▶ **PROBLEM STATEMENT**
Copy each line of the listing below where the word "hemionus" turns up.

▶ **SOURCE DATA**
* * *

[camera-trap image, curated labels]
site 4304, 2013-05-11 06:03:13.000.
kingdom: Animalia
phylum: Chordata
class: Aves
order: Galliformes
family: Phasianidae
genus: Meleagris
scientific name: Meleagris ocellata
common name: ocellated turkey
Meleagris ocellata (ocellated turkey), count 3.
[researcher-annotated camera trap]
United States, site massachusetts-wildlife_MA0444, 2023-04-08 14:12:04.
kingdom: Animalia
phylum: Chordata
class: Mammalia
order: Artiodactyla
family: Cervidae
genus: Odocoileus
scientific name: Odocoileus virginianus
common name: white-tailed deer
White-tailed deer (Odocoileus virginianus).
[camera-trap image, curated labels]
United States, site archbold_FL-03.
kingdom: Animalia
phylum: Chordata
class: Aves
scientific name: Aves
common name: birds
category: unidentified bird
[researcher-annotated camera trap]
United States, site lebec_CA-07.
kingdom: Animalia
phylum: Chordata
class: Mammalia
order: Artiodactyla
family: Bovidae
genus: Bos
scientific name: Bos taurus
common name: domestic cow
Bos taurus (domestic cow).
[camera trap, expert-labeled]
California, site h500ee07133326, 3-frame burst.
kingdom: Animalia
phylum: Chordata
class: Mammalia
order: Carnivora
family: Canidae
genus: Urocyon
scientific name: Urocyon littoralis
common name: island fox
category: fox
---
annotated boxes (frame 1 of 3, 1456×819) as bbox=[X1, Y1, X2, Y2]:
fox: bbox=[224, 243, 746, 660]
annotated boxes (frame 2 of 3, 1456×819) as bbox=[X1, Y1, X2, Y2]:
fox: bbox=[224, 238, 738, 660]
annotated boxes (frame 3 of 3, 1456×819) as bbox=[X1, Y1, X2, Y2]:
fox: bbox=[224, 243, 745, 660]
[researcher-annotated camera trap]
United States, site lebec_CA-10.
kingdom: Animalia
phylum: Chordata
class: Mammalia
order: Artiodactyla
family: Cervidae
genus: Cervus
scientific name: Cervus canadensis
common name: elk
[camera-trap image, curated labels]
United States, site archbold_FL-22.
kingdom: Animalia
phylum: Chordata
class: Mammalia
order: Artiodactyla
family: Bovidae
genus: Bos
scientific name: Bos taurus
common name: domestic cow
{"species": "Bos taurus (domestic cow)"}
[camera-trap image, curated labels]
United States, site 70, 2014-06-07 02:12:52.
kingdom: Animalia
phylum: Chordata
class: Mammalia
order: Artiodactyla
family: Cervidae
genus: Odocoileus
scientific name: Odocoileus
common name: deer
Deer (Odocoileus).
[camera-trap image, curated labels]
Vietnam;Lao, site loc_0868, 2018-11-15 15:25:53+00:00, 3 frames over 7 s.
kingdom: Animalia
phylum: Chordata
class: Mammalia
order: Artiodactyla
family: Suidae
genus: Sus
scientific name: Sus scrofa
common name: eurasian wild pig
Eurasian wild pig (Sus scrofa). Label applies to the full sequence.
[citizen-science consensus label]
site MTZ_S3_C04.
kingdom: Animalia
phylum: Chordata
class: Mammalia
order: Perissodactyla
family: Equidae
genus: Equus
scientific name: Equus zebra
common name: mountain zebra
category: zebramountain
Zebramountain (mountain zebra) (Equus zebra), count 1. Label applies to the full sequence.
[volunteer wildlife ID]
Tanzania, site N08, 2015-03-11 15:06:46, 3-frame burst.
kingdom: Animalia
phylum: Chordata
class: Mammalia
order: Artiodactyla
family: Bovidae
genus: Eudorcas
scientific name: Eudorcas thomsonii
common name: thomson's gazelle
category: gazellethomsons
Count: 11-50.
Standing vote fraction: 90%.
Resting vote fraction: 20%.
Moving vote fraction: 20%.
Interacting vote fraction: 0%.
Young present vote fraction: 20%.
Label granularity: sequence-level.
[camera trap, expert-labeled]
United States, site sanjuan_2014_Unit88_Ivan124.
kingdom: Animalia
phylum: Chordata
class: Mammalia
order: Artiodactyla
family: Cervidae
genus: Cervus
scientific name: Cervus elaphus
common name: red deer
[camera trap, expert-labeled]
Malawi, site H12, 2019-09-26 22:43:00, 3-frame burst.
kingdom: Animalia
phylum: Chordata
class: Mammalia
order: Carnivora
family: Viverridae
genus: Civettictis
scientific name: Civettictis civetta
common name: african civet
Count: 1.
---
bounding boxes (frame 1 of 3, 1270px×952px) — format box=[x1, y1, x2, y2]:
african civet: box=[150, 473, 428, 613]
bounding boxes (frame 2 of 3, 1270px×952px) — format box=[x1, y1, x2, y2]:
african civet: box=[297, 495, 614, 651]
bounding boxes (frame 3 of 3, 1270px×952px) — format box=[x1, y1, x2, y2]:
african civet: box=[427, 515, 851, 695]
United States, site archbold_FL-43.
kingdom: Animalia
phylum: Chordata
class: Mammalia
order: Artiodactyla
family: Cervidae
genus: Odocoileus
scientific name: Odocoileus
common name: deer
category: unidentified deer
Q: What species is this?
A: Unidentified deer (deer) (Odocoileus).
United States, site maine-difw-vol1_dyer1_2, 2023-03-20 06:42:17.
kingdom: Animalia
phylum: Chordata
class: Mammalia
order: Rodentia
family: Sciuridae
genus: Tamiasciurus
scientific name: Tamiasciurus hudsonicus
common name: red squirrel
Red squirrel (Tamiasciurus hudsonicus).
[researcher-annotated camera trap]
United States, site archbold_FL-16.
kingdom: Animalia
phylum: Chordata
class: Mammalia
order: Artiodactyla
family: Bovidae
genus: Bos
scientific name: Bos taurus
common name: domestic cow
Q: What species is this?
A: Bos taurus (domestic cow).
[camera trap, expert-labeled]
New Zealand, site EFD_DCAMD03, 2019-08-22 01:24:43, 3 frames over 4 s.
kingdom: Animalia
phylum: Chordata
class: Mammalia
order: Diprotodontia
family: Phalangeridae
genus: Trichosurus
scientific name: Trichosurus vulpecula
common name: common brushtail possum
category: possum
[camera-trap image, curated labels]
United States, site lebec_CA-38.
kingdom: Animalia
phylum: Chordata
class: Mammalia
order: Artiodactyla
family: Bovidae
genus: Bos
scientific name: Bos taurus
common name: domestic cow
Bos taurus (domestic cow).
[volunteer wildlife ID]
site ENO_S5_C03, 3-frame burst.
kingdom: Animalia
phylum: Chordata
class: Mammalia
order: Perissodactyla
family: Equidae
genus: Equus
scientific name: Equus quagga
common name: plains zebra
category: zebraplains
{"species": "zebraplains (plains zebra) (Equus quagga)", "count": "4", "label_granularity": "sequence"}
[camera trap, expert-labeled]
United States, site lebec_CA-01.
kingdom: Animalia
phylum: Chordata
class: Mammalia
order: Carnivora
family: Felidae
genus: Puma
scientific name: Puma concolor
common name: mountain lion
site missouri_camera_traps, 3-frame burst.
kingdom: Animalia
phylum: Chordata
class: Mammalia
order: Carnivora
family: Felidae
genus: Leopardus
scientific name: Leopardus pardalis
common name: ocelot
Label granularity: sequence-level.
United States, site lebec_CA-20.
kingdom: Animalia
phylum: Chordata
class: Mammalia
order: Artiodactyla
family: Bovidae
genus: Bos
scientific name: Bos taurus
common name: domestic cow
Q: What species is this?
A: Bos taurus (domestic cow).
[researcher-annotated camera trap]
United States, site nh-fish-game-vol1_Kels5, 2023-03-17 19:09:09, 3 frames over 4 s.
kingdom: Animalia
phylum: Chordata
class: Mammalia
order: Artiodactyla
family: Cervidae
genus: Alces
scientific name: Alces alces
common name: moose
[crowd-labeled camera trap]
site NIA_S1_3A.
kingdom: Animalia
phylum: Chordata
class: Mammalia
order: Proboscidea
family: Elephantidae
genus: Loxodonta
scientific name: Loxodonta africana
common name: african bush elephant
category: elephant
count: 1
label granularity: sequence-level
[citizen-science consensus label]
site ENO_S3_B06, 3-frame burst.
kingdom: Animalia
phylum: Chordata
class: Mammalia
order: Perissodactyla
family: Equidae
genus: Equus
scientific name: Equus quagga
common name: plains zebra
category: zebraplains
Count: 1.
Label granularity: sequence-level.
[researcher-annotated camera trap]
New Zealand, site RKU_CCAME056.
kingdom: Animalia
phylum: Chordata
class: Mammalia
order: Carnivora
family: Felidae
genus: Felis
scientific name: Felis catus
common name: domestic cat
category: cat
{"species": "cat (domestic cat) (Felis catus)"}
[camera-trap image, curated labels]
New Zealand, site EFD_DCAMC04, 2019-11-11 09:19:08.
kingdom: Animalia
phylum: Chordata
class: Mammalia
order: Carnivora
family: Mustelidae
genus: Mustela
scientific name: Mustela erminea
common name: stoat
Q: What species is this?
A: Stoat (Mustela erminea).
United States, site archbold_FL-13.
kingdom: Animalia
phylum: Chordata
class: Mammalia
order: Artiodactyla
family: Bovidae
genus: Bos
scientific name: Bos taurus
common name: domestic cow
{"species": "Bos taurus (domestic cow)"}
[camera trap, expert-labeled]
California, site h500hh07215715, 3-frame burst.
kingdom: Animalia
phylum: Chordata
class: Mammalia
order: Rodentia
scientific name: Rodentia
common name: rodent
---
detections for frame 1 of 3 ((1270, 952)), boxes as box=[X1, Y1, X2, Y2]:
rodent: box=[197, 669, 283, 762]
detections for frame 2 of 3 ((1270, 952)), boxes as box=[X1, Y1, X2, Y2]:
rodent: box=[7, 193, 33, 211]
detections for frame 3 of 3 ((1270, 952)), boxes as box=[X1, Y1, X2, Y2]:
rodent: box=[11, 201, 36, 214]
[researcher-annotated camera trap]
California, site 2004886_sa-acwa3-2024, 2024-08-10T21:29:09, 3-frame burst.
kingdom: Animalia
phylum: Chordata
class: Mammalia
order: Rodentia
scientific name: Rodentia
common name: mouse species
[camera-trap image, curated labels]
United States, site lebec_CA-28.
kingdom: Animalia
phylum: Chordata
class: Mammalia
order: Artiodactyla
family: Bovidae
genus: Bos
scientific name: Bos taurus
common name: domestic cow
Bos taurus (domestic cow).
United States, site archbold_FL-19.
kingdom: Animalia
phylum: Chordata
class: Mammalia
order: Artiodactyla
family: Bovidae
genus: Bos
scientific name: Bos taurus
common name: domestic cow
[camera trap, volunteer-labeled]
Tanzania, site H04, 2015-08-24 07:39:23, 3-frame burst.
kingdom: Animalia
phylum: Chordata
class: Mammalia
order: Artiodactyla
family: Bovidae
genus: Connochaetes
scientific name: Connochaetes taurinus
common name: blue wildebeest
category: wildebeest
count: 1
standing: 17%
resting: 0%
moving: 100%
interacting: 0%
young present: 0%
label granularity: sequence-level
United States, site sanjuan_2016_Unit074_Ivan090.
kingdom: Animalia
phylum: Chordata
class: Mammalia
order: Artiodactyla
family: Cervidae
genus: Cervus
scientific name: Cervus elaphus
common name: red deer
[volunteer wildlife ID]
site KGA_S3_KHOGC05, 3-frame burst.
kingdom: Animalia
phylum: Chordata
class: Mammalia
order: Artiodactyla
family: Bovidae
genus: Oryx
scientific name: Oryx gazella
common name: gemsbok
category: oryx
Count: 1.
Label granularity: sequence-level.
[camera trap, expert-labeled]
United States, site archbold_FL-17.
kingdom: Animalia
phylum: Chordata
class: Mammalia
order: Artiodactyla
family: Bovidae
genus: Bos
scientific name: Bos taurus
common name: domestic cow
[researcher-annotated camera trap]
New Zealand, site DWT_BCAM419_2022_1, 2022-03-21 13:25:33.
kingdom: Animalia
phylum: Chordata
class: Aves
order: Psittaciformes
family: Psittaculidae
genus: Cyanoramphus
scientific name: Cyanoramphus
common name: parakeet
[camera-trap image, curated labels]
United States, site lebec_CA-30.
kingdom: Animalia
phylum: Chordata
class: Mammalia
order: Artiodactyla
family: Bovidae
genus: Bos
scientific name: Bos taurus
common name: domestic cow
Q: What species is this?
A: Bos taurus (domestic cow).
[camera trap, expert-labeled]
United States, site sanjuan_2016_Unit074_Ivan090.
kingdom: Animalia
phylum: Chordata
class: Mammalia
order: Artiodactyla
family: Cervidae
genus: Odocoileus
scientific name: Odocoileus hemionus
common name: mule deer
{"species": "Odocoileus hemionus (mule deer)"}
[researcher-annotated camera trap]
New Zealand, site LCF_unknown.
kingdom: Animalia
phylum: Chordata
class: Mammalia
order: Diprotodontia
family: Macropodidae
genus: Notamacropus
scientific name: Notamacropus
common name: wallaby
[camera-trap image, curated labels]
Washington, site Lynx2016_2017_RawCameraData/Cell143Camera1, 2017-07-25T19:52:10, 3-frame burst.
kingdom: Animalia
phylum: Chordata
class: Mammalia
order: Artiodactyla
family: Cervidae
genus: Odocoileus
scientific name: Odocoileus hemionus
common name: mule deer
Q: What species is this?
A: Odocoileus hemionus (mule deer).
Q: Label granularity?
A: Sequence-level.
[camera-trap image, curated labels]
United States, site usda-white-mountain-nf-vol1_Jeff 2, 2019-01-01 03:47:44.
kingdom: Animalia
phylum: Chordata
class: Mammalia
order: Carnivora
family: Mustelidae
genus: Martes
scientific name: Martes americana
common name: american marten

* * *

▶ **COMPLETED EXERCISE**
scientific name: Odocoileus hemionus
{"species": "Odocoileus hemionus (mule deer)"}
scientific name: Odocoileus hemionus
A: Odocoileus hemionus (mule deer).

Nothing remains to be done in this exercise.